Le RN S’aligne et l’Offensive Stratégique d’Orbán
Sur la scène politique française, le Rassemblement National (RN) a immédiatement saisi la balle au bond pour enfoncer le clou. Marine Le Pen a exprimé une position limpide : « Orbán défend la souveraineté nationale, quelque chose qui a été aboli depuis longtemps en France sous Macron ». Pour elle, le problème n’est pas la Hongrie, mais bien l’« arrogance française » qui s’est érigée en « donneuse de leçons pour l’Europe entière », agissant comme une grande sœur autoritaire.

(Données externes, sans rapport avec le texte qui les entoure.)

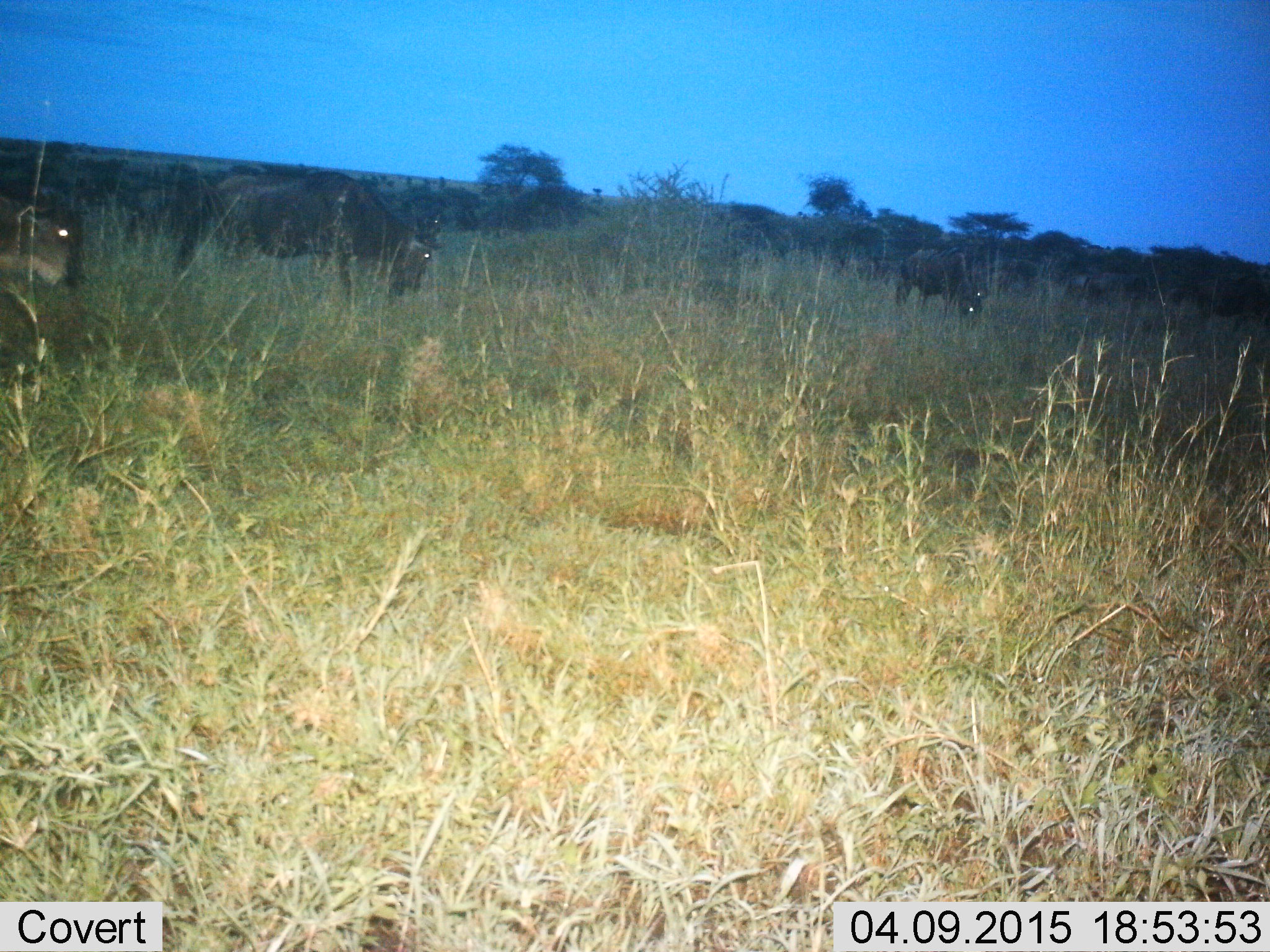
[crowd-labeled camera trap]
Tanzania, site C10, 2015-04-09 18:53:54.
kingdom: Animalia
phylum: Chordata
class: Mammalia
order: Artiodactyla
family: Bovidae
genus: Connochaetes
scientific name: Connochaetes taurinus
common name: blue wildebeest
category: wildebeest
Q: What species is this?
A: Wildebeest (blue wildebeest) (Connochaetes taurinus).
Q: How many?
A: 11-50.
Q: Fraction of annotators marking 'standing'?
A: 30%.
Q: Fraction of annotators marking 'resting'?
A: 0%.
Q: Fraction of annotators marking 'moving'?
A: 30%.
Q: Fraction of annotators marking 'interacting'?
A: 0%.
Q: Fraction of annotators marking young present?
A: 10%.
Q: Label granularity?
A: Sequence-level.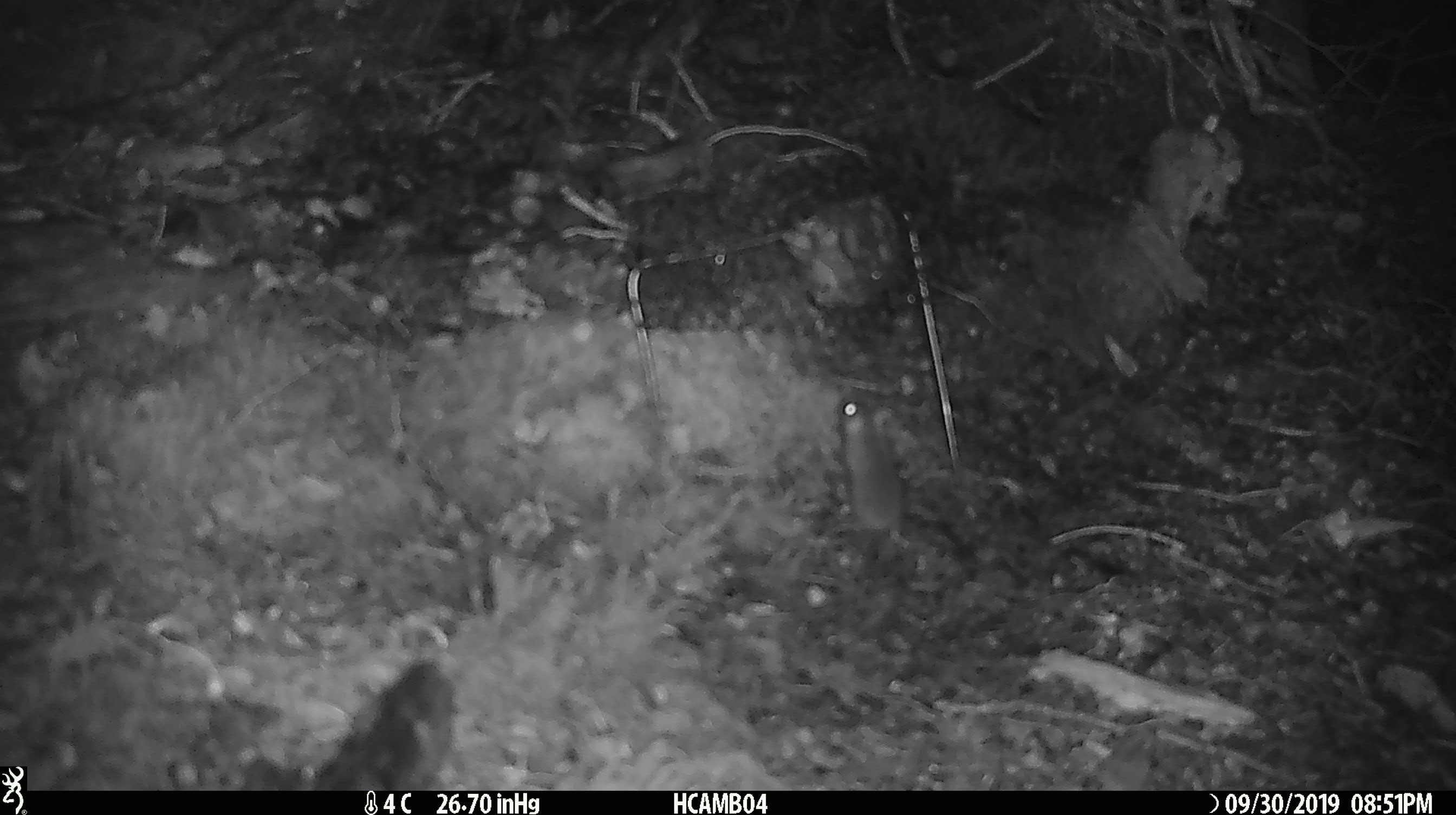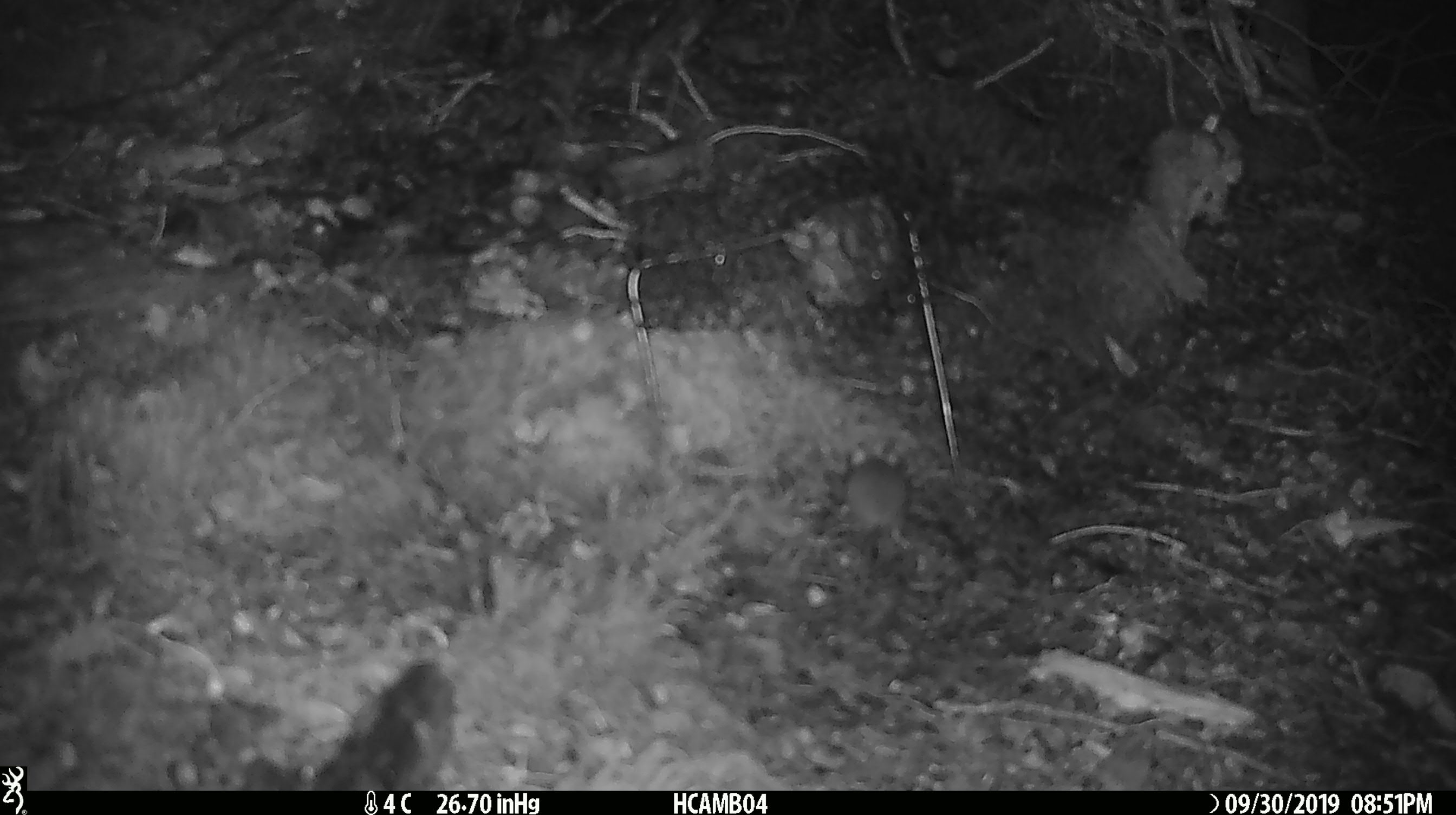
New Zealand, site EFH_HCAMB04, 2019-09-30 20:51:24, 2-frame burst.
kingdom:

Le RN exprime ainsi à voix haute ce que des millions de citoyens français pensent tout bas : une UE qui menace de coupes budgétaires et de retraits de droits de vote n’est plus une communauté de valeur, mais un « système coercitif » qui écrase les diversités nationales. La déconnexion entre le pouvoir et le peuple est totale, notamment lorsque l’on apprend qu’un porte-parole du gouvernement a osé insulter les électeurs du RN en les traitant de « manifestants stupides », révélant un mépris élitiste qui pue l’arrogance et creuse le fossé.
Pendant que l’Élysée est empêtré dans des coupes budgétaires dans l’éducation, une digitalisation qui patine et des promesses vides sur la réduction de la bureaucratie, Victor Orbán a lancé une offensive stratégique en trois volets, qui plonge Bruxelles dans une panique totale :
Affirmation des Valeurs : Il a interdit la Pride Parade à Budapest, défiant ouvertement les pressions occidentales et affirmant ses valeurs traditionnelles.
Blocage des Sanctions : Il a bloqué de nouvelles sanctions européennes contre la Russie, refusant d’alimenter une escalade jugée suicidaire.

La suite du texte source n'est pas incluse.